Task: Tally the lines in the items below that contain the string "jacket", matching case, and reply with only the count.

The input:
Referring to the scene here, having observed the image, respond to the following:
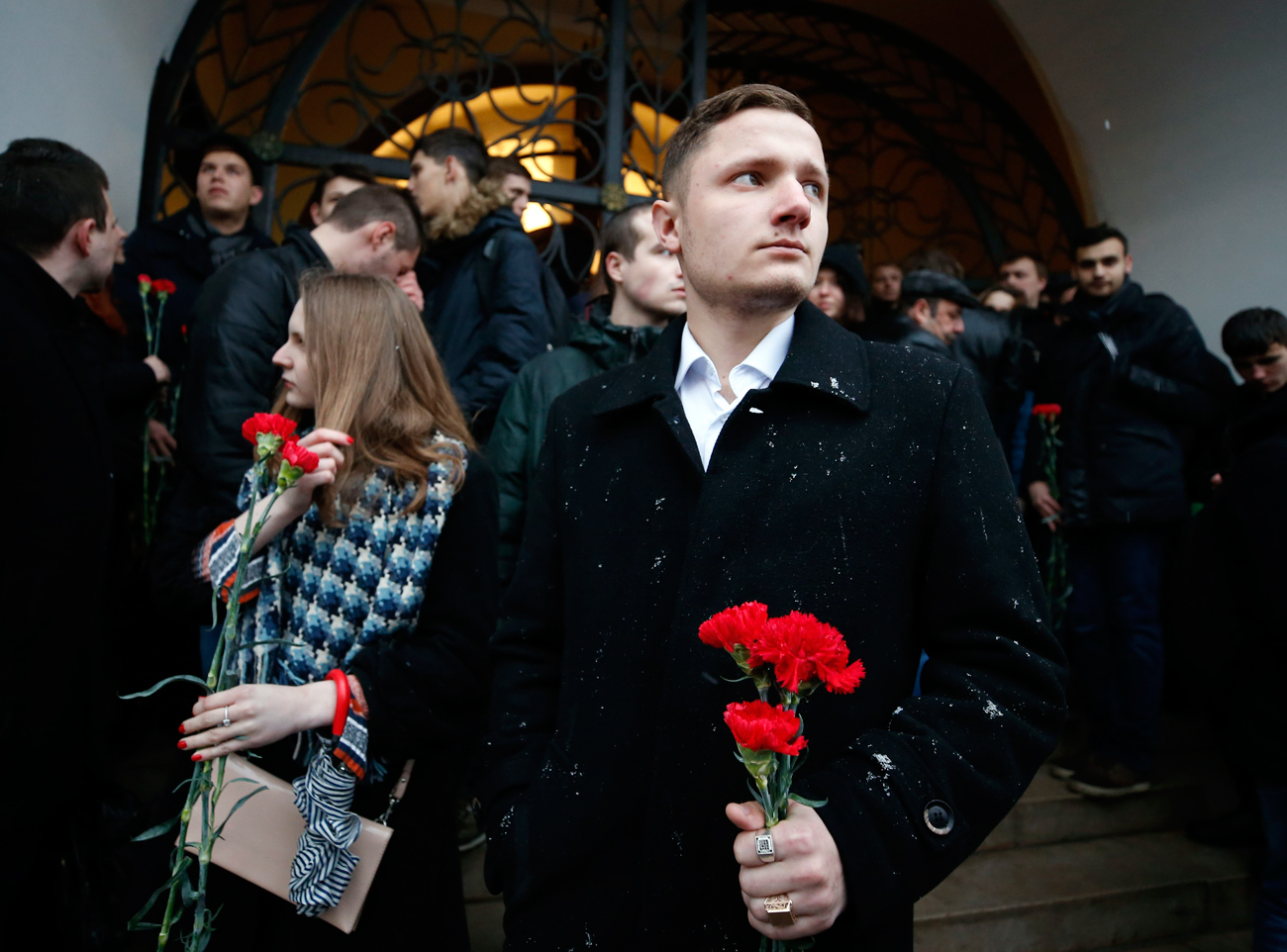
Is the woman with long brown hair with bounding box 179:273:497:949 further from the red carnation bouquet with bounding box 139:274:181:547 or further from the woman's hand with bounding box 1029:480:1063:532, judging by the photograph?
the woman's hand with bounding box 1029:480:1063:532

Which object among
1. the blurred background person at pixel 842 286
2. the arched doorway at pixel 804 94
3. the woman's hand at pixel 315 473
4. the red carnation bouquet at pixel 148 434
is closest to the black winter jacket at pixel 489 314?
the red carnation bouquet at pixel 148 434

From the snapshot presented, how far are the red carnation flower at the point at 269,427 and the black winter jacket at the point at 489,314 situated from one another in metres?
1.54

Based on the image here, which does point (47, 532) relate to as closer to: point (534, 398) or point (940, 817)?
point (534, 398)

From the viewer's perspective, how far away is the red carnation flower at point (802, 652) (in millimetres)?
826

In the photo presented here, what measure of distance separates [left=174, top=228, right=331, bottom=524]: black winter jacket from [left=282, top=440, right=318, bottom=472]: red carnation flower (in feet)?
2.86

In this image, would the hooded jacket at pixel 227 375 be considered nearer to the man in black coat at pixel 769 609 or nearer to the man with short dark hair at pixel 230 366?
the man with short dark hair at pixel 230 366

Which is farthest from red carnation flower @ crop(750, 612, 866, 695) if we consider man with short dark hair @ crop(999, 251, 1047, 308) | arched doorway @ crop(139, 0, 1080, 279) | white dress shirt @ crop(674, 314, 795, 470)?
arched doorway @ crop(139, 0, 1080, 279)

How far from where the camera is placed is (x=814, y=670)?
0.85m

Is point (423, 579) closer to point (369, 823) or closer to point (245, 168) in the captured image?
point (369, 823)

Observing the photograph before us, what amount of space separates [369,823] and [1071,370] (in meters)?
3.47

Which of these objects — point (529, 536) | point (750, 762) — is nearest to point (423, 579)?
point (529, 536)

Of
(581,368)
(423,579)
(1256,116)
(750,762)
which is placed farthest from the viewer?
(1256,116)

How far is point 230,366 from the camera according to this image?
2250 mm

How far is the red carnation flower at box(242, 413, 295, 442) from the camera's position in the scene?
1.39 metres
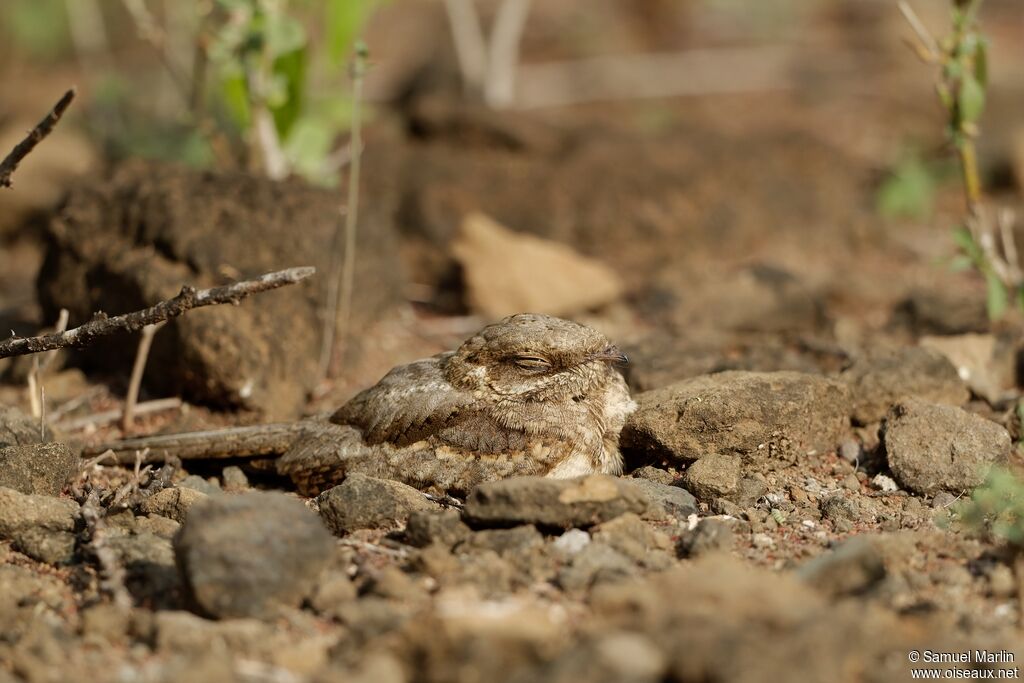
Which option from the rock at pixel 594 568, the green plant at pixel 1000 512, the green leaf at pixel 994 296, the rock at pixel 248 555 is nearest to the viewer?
the rock at pixel 248 555

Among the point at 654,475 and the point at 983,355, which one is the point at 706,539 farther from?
the point at 983,355

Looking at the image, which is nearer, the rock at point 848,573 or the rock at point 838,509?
the rock at point 848,573

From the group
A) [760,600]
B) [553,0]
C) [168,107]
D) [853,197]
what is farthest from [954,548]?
[553,0]

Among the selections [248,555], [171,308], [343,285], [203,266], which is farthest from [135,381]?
[248,555]

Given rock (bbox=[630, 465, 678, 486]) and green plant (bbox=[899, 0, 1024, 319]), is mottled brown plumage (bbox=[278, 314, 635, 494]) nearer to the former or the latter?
rock (bbox=[630, 465, 678, 486])

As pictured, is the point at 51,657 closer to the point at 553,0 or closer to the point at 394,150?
the point at 394,150

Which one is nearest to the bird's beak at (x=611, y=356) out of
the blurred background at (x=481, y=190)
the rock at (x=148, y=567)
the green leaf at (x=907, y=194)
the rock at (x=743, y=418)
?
the rock at (x=743, y=418)

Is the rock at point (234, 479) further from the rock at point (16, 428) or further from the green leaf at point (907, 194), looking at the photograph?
the green leaf at point (907, 194)
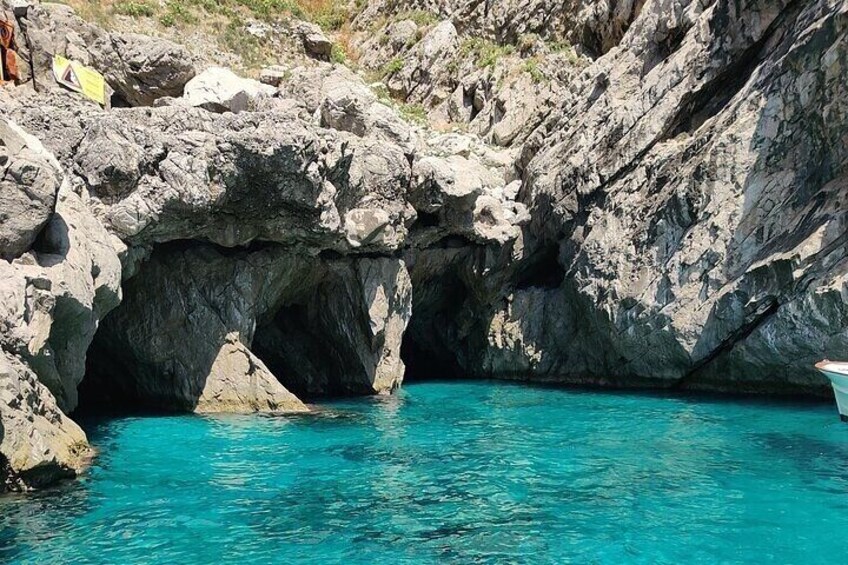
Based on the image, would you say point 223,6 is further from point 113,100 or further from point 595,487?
point 595,487

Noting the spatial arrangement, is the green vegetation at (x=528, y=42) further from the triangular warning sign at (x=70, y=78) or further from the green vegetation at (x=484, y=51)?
the triangular warning sign at (x=70, y=78)

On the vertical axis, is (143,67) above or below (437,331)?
above

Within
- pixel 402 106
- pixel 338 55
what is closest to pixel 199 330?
pixel 402 106

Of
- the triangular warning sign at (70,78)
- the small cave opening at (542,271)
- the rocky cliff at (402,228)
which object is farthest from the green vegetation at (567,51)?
the triangular warning sign at (70,78)

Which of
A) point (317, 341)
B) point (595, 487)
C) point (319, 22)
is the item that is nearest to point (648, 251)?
point (317, 341)

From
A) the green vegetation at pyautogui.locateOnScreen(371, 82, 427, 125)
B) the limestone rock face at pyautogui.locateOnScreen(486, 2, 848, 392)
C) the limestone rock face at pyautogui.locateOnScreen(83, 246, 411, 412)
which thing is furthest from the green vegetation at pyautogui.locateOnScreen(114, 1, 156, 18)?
the limestone rock face at pyautogui.locateOnScreen(486, 2, 848, 392)

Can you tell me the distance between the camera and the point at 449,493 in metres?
14.1

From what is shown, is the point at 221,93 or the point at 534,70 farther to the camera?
the point at 534,70

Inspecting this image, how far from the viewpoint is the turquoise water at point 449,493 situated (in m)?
11.1

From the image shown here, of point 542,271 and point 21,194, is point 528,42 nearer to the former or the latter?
point 542,271

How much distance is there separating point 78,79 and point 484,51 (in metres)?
26.9

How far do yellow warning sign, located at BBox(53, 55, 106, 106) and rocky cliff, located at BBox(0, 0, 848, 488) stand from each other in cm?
126

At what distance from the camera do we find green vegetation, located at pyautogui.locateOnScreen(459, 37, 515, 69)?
45.0 meters

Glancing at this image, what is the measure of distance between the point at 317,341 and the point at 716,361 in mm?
15359
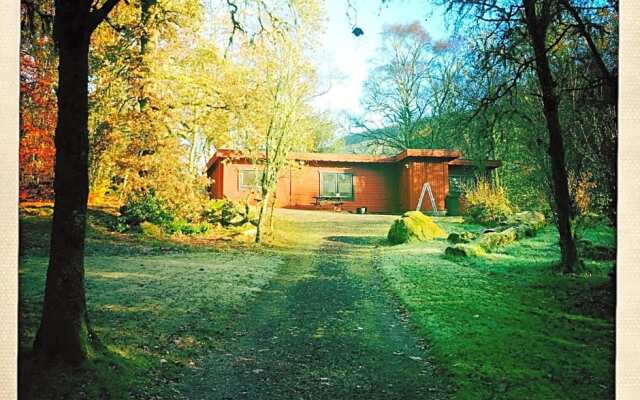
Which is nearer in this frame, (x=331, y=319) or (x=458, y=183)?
(x=331, y=319)

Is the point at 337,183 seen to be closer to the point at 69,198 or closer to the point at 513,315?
the point at 513,315

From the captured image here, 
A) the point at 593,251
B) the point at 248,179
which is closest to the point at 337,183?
the point at 248,179

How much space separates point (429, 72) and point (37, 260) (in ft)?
7.16

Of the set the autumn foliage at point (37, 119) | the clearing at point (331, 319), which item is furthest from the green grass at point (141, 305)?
the autumn foliage at point (37, 119)

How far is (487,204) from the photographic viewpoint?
8.48 ft

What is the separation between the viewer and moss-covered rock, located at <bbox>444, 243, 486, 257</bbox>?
2498mm

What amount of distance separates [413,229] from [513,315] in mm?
682

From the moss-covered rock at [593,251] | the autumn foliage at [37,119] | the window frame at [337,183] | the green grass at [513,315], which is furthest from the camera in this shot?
the window frame at [337,183]

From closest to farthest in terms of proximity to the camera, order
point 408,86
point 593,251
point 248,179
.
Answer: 1. point 593,251
2. point 408,86
3. point 248,179

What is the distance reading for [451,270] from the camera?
2.39 m

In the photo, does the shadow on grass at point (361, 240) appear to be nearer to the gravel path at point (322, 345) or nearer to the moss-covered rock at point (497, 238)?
the gravel path at point (322, 345)

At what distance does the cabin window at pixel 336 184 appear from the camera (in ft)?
8.87

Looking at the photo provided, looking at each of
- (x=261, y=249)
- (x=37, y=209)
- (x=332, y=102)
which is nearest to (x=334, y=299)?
(x=261, y=249)

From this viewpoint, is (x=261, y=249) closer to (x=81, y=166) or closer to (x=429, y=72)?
(x=81, y=166)
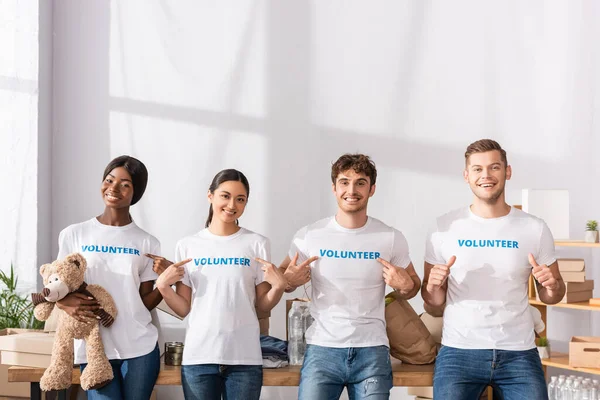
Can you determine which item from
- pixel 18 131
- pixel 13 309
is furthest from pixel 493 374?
pixel 18 131

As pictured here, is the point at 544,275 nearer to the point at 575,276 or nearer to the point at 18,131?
the point at 575,276

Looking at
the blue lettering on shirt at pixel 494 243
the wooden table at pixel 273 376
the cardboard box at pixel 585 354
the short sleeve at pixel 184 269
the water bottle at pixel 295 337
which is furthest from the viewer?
the cardboard box at pixel 585 354

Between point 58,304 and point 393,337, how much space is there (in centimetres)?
141

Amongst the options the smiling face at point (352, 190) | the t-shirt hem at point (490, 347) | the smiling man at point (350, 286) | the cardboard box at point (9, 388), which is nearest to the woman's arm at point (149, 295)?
the smiling man at point (350, 286)

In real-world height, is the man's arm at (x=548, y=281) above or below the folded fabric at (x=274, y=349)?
above

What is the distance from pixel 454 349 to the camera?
8.62 ft

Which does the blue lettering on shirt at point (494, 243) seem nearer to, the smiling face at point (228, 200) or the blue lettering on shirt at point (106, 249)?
the smiling face at point (228, 200)

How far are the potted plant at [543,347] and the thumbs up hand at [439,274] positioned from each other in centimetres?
164

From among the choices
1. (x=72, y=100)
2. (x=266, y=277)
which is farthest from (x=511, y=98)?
(x=72, y=100)

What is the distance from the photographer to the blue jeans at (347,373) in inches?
103

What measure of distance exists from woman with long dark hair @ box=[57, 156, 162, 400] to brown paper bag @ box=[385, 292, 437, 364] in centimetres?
103

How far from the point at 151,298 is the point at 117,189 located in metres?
0.45

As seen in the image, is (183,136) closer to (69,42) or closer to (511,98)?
(69,42)

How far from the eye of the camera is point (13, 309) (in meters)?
4.18
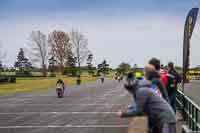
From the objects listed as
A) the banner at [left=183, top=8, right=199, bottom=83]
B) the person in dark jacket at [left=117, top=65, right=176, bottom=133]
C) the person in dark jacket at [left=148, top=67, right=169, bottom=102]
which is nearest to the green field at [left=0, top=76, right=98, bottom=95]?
the banner at [left=183, top=8, right=199, bottom=83]

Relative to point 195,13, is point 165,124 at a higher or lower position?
lower

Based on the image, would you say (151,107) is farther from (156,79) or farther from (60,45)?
(60,45)

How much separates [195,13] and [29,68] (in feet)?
472

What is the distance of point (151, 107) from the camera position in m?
6.91

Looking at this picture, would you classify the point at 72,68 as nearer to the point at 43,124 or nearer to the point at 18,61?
the point at 18,61

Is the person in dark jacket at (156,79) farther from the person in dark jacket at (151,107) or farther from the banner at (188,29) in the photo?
the banner at (188,29)

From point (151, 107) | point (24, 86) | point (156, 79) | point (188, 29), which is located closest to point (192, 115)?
point (156, 79)

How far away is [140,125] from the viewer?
52.0 feet

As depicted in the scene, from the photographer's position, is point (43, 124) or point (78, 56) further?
point (78, 56)

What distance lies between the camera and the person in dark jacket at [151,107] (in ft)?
22.3

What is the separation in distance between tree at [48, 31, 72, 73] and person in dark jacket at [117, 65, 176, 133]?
396ft

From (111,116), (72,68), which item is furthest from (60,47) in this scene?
(111,116)

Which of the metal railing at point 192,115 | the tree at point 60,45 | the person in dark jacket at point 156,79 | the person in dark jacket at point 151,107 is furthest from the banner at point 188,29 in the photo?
the tree at point 60,45

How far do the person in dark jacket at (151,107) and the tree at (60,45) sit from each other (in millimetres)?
120798
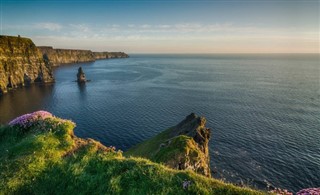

The response: 11